[Problem to solve] Output the listing below in full, exactly as written.

-- Opening Marker --

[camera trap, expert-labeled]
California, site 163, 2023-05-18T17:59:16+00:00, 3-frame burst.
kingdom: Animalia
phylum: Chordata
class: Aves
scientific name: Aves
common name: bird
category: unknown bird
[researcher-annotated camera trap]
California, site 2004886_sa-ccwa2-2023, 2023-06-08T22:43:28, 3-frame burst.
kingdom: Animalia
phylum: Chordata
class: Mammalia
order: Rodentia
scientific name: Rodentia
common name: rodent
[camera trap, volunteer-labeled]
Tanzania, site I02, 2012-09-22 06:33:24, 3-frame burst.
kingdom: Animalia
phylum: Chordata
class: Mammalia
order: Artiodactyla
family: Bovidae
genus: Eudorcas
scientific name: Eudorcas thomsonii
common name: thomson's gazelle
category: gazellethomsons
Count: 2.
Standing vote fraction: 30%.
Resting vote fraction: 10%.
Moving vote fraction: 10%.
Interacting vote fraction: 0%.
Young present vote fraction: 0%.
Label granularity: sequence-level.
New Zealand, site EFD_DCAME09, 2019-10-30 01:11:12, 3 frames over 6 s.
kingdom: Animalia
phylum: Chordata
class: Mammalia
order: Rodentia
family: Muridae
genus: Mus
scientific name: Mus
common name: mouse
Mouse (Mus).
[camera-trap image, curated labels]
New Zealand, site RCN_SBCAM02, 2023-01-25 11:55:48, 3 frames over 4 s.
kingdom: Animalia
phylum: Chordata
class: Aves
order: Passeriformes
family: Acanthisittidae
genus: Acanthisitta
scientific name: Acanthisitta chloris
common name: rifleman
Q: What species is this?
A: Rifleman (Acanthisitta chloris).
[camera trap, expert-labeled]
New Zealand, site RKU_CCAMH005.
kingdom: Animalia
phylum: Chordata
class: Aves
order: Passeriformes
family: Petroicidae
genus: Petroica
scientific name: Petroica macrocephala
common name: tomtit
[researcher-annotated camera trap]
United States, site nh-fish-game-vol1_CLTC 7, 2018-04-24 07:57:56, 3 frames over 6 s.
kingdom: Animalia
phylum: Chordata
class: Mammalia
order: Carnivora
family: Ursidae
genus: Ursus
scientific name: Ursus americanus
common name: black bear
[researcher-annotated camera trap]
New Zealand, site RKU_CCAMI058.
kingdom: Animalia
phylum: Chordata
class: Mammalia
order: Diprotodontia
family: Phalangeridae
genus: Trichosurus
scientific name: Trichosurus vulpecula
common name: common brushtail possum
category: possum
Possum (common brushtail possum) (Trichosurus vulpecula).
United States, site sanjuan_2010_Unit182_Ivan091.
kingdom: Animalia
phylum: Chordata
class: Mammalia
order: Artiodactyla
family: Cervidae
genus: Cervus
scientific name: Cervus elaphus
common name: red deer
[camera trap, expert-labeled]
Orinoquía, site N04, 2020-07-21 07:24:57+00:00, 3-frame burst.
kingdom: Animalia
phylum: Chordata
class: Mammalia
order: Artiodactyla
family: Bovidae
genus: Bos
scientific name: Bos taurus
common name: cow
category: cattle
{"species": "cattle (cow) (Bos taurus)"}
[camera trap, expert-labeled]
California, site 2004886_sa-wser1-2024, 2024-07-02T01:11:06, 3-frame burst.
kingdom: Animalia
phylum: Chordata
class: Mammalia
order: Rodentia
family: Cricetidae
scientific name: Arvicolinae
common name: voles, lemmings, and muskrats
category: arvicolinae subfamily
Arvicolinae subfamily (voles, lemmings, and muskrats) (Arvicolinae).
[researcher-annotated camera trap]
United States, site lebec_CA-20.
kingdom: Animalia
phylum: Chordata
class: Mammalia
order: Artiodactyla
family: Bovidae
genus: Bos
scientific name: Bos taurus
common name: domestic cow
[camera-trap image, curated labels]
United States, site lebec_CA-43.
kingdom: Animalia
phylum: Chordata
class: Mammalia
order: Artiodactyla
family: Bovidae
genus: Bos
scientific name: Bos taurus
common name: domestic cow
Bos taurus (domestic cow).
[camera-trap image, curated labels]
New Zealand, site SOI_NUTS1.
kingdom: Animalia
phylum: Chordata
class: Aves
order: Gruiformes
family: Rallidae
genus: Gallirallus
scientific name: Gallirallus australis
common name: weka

-- Closing Marker --

[Written solution]
[camera trap, expert-labeled]
California, site 163, 2023-05-18T17:59:16+00:00, 3-frame burst.
kingdom: Animalia
phylum: Chordata
class: Aves
scientific name: Aves
common name: bird
category: unknown bird
[researcher-annotated camera trap]
California, site 2004886_sa-ccwa2-2023, 2023-06-08T22:43:28, 3-frame burst.
kingdom: Animalia
phylum: Chordata
class: Mammalia
order: Rodentia
scientific name: Rodentia
common name: rodent
[camera trap, volunteer-labeled]
Tanzania, site I02, 2012-09-22 06:33:24, 3-frame burst.
kingdom: Animalia
phylum: Chordata
class: Mammalia
order: Artiodactyla
family: Bovidae
genus: Eudorcas
scientific name: Eudorcas thomsonii
common name: thomson's gazelle
category: gazellethomsons
Count: 2.
Standing vote fraction: 30%.
Resting vote fraction: 10%.
Moving vote fraction: 10%.
Interacting vote fraction: 0%.
Young present vote fraction: 0%.
Label granularity: sequence-level.
New Zealand, site EFD_DCAME09, 2019-10-30 01:11:12, 3 frames over 6 s.
kingdom: Animalia
phylum: Chordata
class: Mammalia
order: Rodentia
family: Muridae
genus: Mus
scientific name: Mus
common name: mouse
Mouse (Mus).
[camera-trap image, curated labels]
New Zealand, site RCN_SBCAM02, 2023-01-25 11:55:48, 3 frames over 4 s.
kingdom: Animalia
phylum: Chordata
class: Aves
order: Passeriformes
family: Acanthisittidae
genus: Acanthisitta
scientific name: Acanthisitta chloris
common name: rifleman
Q: What species is this?
A: Rifleman (Acanthisitta chloris).
[camera trap, expert-labeled]
New Zealand, site RKU_CCAMH005.
kingdom: Animalia
phylum: Chordata
class: Aves
order: Passeriformes
family: Petroicidae
genus: Petroica
scientific name: Petroica macrocephala
common name: tomtit
[researcher-annotated camera trap]
United States, site nh-fish-game-vol1_CLTC 7, 2018-04-24 07:57:56, 3 frames over 6 s.
kingdom: Animalia
phylum: Chordata
class: Mammalia
order: Carnivora
family: Ursidae
genus: Ursus
scientific name: Ursus americanus
common name: black bear
[researcher-annotated camera trap]
New Zealand, site RKU_CCAMI058.
kingdom: Animalia
phylum: Chordata
class: Mammalia
order: Diprotodontia
family: Phalangeridae
genus: Trichosurus
scientific name: Trichosurus vulpecula
common name: common brushtail possum
category: possum
Possum (common brushtail possum) (Trichosurus vulpecula).
United States, site sanjuan_2010_Unit182_Ivan091.
kingdom: Animalia
phylum: Chordata
class: Mammalia
order: Artiodactyla
family: Cervidae
genus: Cervus
scientific name: Cervus elaphus
common name: red deer
[camera trap, expert-labeled]
Orinoquía, site N04, 2020-07-21 07:24:57+00:00, 3-frame burst.
kingdom: Animalia
phylum: Chordata
class: Mammalia
order: Artiodactyla
family: Bovidae
genus: Bos
scientific name: Bos taurus
common name: cow
category: cattle
{"species": "cattle (cow) (Bos taurus)"}
[camera trap, expert-labeled]
California, site 2004886_sa-wser1-2024, 2024-07-02T01:11:06, 3-frame burst.
kingdom: Animalia
phylum: Chordata
class: Mammalia
order: Rodentia
family: Cricetidae
scientific name: Arvicolinae
common name: voles, lemmings, and muskrats
category: arvicolinae subfamily
Arvicolinae subfamily (voles, lemmings, and muskrats) (Arvicolinae).
[researcher-annotated camera trap]
United States, site lebec_CA-20.
kingdom: Animalia
phylum: Chordata
class: Mammalia
order: Artiodactyla
family: Bovidae
genus: Bos
scientific name: Bos taurus
common name: domestic cow
[camera-trap image, curated labels]
United States, site lebec_CA-43.
kingdom: Animalia
phylum: Chordata
class: Mammalia
order: Artiodactyla
family: Bovidae
genus: Bos
scientific name: Bos taurus
common name: domestic cow
Bos taurus (domestic cow).
[camera-trap image, curated labels]
New Zealand, site SOI_NUTS1.
kingdom: Animalia
phylum: Chordata
class: Aves
order: Gruiformes
family: Rallidae
genus: Gallirallus
scientific name: Gallirallus australis
common name: weka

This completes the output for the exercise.